El vandalismo como desafío político
Del trumpismo como la etapa superior y última del republicanismo en Estados Unidos
La imagen del lumpemproletariado insolente y violador, como fuerza motriz del trumpismo, definirá de forma implacable la esencia del fenómeno en los meses venideros. Mezcla de mascarada y terror que amenaza la democracia estadounidense.
Mala noticia para ese republicanismo no libre de culpas —los demócratas, por su parte, tampoco lo están—, que en las últimas décadas ha definido al partido, con rostros como Ronald Reagan y ambos Bush; a veces duros, otras amables, pero siempre institucionales (con independencia de comportamientos y preferencias políticas).
El auge de la extrema derecha estadounidense, de la que Trump es causa y consecuencia, se consolida en la calle como bullanguera y despilfarradora. No llega al asalto al poder; se define por su inconsistencia.

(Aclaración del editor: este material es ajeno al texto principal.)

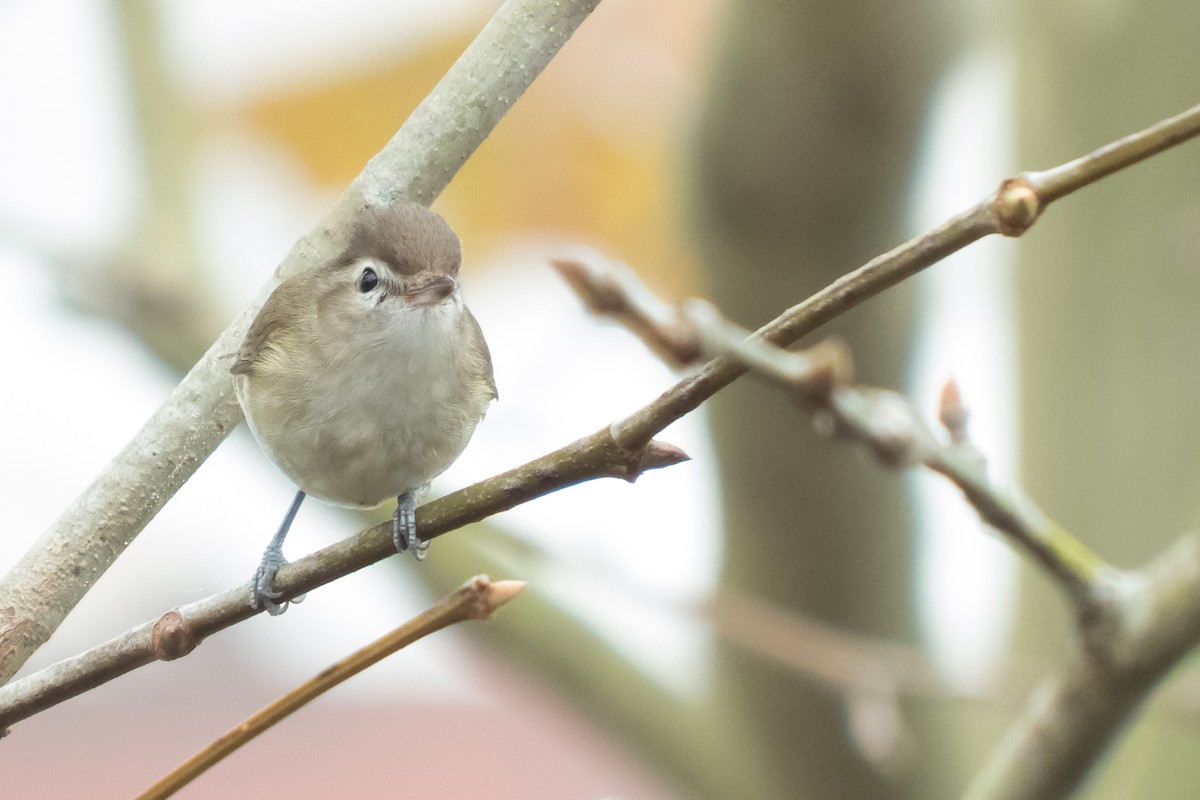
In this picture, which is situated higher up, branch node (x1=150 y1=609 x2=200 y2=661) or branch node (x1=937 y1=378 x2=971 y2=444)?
branch node (x1=937 y1=378 x2=971 y2=444)

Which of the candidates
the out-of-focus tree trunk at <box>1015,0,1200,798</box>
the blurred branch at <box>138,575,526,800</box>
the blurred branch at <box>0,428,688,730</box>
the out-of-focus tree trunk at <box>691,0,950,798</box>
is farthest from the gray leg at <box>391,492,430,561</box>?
the out-of-focus tree trunk at <box>1015,0,1200,798</box>

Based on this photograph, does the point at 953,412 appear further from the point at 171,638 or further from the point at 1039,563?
the point at 171,638

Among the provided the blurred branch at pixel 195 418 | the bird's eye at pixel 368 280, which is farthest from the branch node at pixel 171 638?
the bird's eye at pixel 368 280

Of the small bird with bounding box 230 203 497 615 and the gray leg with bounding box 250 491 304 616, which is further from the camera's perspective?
the small bird with bounding box 230 203 497 615

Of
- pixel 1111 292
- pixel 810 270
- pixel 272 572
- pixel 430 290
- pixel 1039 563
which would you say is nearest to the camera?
pixel 1039 563

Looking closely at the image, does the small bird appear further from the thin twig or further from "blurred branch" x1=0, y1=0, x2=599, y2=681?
the thin twig

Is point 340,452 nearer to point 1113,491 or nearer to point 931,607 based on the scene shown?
point 931,607

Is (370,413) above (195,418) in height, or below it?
above

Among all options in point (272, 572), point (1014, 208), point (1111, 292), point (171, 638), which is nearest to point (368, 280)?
point (272, 572)

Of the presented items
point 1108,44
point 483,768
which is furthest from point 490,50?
point 483,768
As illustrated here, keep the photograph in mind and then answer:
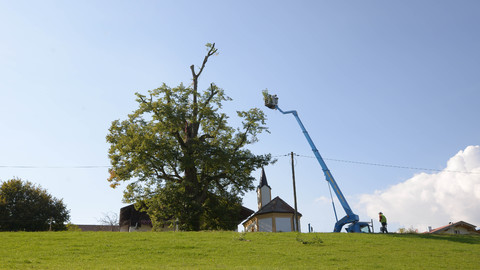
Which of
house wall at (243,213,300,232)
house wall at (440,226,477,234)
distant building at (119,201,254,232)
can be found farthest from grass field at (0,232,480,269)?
house wall at (440,226,477,234)

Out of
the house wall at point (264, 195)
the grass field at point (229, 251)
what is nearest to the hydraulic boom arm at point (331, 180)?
the grass field at point (229, 251)

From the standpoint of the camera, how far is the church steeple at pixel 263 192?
62.1 metres

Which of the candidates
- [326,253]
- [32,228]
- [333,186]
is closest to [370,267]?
[326,253]

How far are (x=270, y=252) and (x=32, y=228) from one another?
111 ft

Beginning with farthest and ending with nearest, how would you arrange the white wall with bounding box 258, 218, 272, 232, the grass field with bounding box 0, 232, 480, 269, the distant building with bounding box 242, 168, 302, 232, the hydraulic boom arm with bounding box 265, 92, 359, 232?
the white wall with bounding box 258, 218, 272, 232
the distant building with bounding box 242, 168, 302, 232
the hydraulic boom arm with bounding box 265, 92, 359, 232
the grass field with bounding box 0, 232, 480, 269

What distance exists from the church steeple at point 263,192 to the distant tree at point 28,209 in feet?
91.7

En un país con limitado simbolismo, Trump asume la marginalidad como un vandalismo disfrazado de desafío. Ordena a sus partidarios atentar contra la representación por excelencia de la democracia surgida con la nación. No para desenmascar las posibles injusticias y una latente hipocresía, sino para impedir la culminación de un ciclo electoral. Intentar un ritual fallido de persistencia.

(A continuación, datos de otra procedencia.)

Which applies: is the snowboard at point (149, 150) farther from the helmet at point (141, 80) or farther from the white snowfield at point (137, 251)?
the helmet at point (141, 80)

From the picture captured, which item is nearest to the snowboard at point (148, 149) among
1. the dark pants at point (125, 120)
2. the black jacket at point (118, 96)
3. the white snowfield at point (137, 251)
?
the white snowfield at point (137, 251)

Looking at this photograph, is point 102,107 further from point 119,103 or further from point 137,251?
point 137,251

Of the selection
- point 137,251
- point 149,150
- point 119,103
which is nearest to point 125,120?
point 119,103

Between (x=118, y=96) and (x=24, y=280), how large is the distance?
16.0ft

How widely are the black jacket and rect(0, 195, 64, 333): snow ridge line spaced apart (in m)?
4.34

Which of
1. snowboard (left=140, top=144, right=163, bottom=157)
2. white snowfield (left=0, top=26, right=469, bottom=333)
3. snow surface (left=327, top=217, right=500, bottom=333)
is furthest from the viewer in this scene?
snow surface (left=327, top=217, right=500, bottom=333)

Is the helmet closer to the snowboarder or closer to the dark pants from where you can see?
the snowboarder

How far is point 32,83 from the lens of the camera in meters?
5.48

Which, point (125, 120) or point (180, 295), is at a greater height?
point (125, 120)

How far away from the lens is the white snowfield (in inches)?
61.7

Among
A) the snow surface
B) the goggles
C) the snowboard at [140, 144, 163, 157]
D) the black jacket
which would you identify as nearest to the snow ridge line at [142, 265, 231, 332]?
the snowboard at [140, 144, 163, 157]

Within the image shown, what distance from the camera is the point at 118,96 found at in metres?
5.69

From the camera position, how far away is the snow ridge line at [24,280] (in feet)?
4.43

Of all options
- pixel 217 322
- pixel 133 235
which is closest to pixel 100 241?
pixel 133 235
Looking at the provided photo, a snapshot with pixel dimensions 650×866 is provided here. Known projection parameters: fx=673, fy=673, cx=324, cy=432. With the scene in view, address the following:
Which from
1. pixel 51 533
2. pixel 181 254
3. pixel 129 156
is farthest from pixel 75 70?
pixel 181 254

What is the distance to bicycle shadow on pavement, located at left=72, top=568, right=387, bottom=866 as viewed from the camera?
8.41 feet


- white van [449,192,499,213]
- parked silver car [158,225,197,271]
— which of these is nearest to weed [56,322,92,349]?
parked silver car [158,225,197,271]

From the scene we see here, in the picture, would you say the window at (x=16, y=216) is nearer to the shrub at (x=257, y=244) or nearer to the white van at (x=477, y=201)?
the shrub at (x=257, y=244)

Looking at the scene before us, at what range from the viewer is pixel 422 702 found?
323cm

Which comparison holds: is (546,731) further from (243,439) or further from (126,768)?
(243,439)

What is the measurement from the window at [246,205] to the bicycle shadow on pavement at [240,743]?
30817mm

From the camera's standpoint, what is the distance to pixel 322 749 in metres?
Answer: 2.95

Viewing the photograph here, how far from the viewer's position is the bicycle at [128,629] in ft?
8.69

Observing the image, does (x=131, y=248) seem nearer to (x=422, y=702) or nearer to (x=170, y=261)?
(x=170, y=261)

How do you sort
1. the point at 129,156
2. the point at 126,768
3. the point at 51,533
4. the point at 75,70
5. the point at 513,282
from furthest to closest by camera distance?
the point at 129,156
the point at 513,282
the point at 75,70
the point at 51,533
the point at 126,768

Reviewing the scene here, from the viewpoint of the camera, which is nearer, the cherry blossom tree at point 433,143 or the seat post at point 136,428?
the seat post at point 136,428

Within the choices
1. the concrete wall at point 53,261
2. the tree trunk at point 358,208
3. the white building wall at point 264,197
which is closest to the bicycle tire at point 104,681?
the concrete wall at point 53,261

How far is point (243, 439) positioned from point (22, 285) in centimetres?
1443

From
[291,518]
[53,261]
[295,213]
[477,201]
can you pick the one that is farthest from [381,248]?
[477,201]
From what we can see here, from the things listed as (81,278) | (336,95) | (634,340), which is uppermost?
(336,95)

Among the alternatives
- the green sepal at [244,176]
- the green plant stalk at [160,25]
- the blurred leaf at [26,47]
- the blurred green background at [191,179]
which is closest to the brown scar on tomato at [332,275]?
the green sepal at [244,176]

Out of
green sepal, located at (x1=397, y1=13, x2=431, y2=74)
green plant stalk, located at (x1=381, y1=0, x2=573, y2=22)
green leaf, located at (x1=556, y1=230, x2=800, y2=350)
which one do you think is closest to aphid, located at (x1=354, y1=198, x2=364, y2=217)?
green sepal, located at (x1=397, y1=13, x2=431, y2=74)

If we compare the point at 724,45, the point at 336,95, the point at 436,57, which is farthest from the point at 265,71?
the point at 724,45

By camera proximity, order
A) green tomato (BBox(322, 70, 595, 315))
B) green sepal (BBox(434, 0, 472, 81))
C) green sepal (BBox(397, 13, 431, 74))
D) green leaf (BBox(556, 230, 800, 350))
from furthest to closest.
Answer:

Más allá de las imágenes de lo ocurrido en el Capitolio —algunas verdaderamente surrealistas— persiste el peligro de que el vandalismo degenere en terrorismo.

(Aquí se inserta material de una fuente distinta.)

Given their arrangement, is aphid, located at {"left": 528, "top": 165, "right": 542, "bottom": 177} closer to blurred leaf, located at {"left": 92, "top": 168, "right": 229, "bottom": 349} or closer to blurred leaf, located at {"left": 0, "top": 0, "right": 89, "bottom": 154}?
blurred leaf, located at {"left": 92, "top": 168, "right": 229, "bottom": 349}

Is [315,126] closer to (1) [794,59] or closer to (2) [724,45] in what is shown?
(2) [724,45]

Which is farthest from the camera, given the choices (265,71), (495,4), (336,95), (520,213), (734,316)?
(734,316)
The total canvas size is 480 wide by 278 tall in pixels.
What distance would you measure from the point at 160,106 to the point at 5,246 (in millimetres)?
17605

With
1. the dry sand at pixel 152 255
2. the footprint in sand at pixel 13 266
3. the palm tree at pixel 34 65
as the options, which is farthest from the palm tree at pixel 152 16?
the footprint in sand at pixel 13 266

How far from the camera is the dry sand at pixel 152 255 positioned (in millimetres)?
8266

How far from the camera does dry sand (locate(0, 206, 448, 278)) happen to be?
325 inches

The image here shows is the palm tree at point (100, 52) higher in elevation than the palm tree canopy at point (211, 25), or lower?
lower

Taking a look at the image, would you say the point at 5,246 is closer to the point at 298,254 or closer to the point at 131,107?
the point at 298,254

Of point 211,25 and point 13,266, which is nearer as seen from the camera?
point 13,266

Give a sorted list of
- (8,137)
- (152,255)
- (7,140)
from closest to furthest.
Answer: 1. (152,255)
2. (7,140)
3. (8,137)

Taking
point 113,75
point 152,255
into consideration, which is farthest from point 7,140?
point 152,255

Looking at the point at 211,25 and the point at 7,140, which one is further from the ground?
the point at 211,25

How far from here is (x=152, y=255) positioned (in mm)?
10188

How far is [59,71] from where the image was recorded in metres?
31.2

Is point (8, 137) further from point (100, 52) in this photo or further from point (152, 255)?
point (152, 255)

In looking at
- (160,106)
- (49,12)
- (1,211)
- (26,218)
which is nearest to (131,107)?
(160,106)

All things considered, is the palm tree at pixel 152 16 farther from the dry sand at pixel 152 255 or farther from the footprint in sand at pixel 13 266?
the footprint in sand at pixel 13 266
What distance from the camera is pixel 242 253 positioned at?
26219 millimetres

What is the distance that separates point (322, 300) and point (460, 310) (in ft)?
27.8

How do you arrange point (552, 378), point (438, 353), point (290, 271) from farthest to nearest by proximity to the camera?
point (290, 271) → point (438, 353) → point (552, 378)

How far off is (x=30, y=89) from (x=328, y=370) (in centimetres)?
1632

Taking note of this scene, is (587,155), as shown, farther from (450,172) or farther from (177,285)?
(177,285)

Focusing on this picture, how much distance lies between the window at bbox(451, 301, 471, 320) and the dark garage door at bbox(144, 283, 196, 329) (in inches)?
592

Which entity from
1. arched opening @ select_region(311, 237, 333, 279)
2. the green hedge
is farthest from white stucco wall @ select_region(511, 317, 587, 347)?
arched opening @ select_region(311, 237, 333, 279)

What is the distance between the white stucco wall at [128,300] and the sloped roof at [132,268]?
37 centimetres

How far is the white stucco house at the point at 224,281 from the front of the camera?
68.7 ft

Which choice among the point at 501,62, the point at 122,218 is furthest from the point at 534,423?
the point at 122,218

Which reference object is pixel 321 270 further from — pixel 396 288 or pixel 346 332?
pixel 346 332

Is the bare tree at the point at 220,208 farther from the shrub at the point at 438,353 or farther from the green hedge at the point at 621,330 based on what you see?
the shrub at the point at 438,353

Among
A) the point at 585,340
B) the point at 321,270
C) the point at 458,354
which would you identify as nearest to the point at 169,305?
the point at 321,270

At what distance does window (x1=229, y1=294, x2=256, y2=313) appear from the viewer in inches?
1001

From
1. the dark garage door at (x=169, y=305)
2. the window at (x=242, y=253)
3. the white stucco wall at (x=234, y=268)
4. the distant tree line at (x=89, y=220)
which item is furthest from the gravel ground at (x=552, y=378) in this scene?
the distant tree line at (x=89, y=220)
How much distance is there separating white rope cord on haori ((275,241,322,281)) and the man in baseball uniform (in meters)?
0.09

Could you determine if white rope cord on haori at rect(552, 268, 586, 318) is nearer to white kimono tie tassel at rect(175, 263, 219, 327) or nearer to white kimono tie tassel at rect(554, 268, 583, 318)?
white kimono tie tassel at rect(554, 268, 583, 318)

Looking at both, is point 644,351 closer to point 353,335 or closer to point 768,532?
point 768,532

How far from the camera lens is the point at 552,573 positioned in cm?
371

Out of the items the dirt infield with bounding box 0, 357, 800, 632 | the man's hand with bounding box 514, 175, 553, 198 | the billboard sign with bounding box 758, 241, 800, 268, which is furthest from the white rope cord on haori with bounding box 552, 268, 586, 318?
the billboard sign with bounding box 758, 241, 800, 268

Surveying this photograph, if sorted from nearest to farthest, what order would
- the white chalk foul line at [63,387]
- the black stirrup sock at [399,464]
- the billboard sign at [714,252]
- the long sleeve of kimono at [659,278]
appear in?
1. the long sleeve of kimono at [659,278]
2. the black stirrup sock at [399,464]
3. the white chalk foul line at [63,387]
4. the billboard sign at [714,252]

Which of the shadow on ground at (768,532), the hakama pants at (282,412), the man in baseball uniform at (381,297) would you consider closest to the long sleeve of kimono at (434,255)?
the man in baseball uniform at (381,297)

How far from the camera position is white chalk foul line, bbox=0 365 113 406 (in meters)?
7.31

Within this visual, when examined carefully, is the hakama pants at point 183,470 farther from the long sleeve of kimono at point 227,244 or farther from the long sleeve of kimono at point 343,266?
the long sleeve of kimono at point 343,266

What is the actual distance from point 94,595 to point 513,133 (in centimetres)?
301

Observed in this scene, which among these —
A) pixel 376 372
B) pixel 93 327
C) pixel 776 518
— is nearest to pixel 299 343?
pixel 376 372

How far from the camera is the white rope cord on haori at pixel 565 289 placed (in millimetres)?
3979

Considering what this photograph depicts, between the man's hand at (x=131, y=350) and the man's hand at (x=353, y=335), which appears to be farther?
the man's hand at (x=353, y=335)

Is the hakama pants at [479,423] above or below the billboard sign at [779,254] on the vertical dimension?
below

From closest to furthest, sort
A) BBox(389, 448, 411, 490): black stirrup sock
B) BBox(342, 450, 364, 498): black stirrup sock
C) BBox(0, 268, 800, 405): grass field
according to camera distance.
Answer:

Cabe la réplica de que no todo partidario de Trump es un lumpemproletario, pero queda claro que a partir de ahora esa clase social —su inconsciencia y falta de proyecto social más allá de una perpetuación espuria del desorden— es la que mejor define a los seguidores del caos y partidarios del pillaje. Entre la turba y la mentira sale Trump de la Casa Blanca.